# New Maintenance Program Upgrade!



## Mr. The Edge (Dec 19, 2001)

vatkens said:


> If you want to learn more about this new Maintenance Program Upgrade, you can contact us at (800) 831-1117 or visit your local BMW Center.


customer service rep at 800-831-1117 said he didn't have any info and that it had to be handled through the individual dealership.


----------



## LDV330i (May 24, 2003)

Does BMW have an MSRP for this program?


----------



## Mr. The Edge (Dec 19, 2001)

LDV330i said:


> Does BMW have an MSRP for this program?


not according to the BMWNA rep I spoke with


----------



## glaws (Feb 21, 2002)

I think that the phrases "BMW centers will have the option" and "qualified vehicles" should tell the story. Not all dealers will offer it and, even if they do, not all BMW's will qualify.


----------



## Kaz (Dec 21, 2001)

glaws said:


> I think that the phrases "BMW centers will have the option" and "qualified vehicles" should tell the story. Not all dealers will offer it and, even if they do, not all BMW's will qualify.

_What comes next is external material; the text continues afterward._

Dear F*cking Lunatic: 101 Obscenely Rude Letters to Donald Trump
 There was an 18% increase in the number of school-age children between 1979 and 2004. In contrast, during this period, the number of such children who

I think Stuka's story is all the proof you need to tell you that this will indeed be the case. Though I expected 'huh?' from the dealers (like with everything else), I'm a bit surprised that 831-1117 is clueless as well.

I'd like to see the DCS announcement to dealers about this.


----------



## egruber (Dec 23, 2001)

You would think they would post this information on their website or in the Owners Circle. But I can't find anything. I hate when they won't publish information and direct you to ask your dealer for details and pricing. It makes it sound like the dealers are free to overcharge, or change what they will do. It just sounds underhanded that way. What's there that is so secret?


----------



## PropellerHead (Jan 3, 2002)

Kaz said:


> I think Stuka's story is all the proof you need to tell you that this will indeed be the case. Though I expected 'huh?' from the dealers (like with everything else), I'm a bit surprised that 831-1117 is clueless as well.
> 
> I'd like to see the DCS announcement to dealers about this.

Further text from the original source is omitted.